Four famous Scots engineers were added to the list which was launched last year by The Institution of Engineers and Shipbuilders in Scotland. Their names and achievements will be etched for posterity on the metal "Wall of Fame" housed at the headquarters of Scottish Engineering, the support group for the engineering industry in Scotland.

Gordon Masterton, chairman of judges for the Hall of Fame, said "These new inductees add to the phenomenal story of Scottish engineering's contribution to our civilisation. They add diversity to the seven already inducted, and bring the Hall of Fame bang up to date with an example of cutting edge engineering innovation that has led to new enterprises and wealth creation for Scotland and the UK."

The eleven members of the Hall of Fame now span 250 years of excellence in engineering innovation that has led to significant improvements in our quality of life and to the United Kingdom's economic success.

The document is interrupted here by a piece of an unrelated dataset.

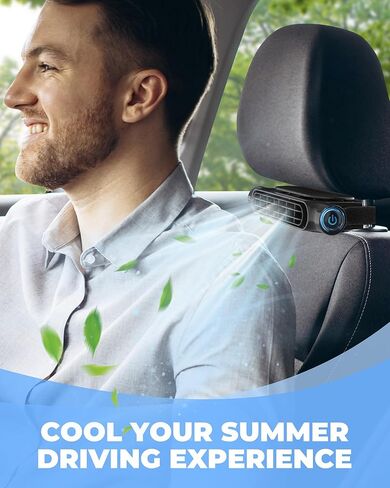 foryou Car Fans Seat Cooling Fans Blow Cold Air Backseat Car Fans Portable Car Fans for Back Seat for Kids for Cars(Light Vision) in Saudi Arabia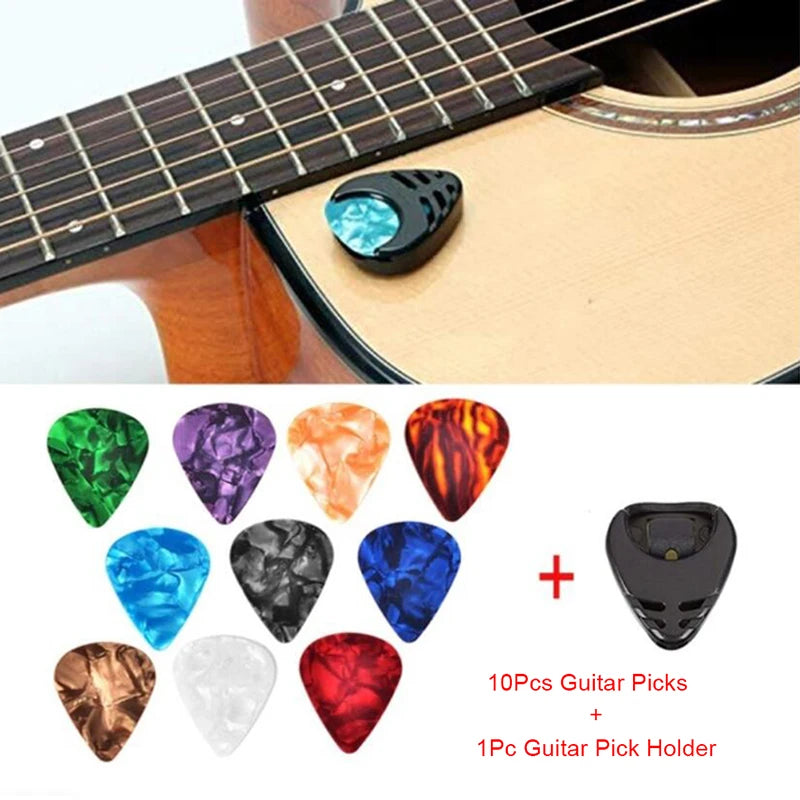 10-Pack Celluloid Guitar Picks with Holder – 3 Thickness Options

Peter Hughes, Chief Executive of Scottish Engineering, said, "We need to enthuse young people including those in our primary schools - and let them know how exciting and important engineering is as a career, by showing them what previous generations of engineers have achieved and added to our lives is an important part of this process.

"I see the Hall of Fame as an inspiration to young people and hope that it will encourage them to look at so many things they use on a daily basis and recognise that most of them were created by engineers."

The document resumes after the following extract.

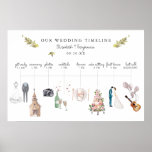 Illustrated Wedding Itinerary Timeline Welcome Poster<br><div class="desc">You want to make sure all of your wedding-day details are just right. And you should start with the first piece of decor your guests will see: your welcome sign! And these welcome signs aren't just for show; they also provide an important service for your guests. Many couples use them...</div>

The four new inductees are:
John Elder (1824-1869), marine engineer and shipbuilder, who developed practical compounding marine engines and conceived the modern integrated shipbuilding yard at the Fairfield works, Govan;
James Clerk Maxwell (1831-1879), physicist, whose work forms the foundation of modern electrical engineering;
Dorothée Aurélie Marianne Pullinger (1894-1986), automobile engineer and pioneering businesswoman;
Douglas Anderson (b. 1951) product design engineer, inventor of improved retinal scanning and founder of Optos plc.